Indirect tax is the levying of tax on goods rather than the person selling the goods. A prime example of this is the tax of fuel, liquor and cigarettes. Even what is commonly known as ‘road tax’ in the UK, is simply an indirect taxation on the amount of Co2 produced by a vehicle.
These kind of taxes are sometimes justified by the potential damage that they could do, and by increasing their price governments are effectively stopping people using them so much. Although the merits of this are questionable in all situations, they are still having an effect on how companies are having to deal with the difference. They could also be import duties and custom duties on good entering a country.
This is not simply to stop people doing certain things either, it also acts as an enabler in many situations.

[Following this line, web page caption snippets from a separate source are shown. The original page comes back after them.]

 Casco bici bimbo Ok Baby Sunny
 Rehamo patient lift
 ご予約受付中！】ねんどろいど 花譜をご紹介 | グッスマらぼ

For instance in Nigeria they have increased the customs taxation on imported refined sugar to 80% from 35%, whilst taking all custom duties off the equipment used to make it. The thinking behind this is to increase the amount of refined sugar being created in Nigeria. This may be a noble cause for the Nigerian farmers, but in reality hits external sugar importers hard, which then ratchets up the price that consumers need to pay to offset this tax increase.
The importance of this for countries is huge, even more so than the much discussed corporate income tax that many multinationals have been maligned for not paying. This is because we have seen that there is actually significantly more gained by countries from their indirect taxes in this sense, than in their regular corporate tax collection. In fact this is so important that they can often make up 30% of total tax in countries.
This could come from VAT or GST added value that is collected by the government or even simply the use of custom duties like we have seen in Nigeria.
The knock-on effect of this is simply that consumers are often forced to bare the majority of these costs and therefore buy less of a particular product due to the increased pricing. We have seen this with aggressive increases in the price of fuel duty in the UK, which has not only increased the cost of filling up a car, but also the transportation costs for almost every single product that needs to be moved.
It is not always negative though, with many countries allowing companies to bypass or gain favourable rates on these taxes in return for relocation to certain areas. This has been at least part of the reason for the recent increase in the amount of Tax Inversions, especially to countries like Ireland and the UK. Here the amount of indirect and direct tax is lower, meaning that countries can take advantage of this.
With the increase in connectivity and unilateral trade agreements, by moving operations to another country which has better custom rates, companies have the opportunity to maximize their profits without being levied by excessive indirect taxation.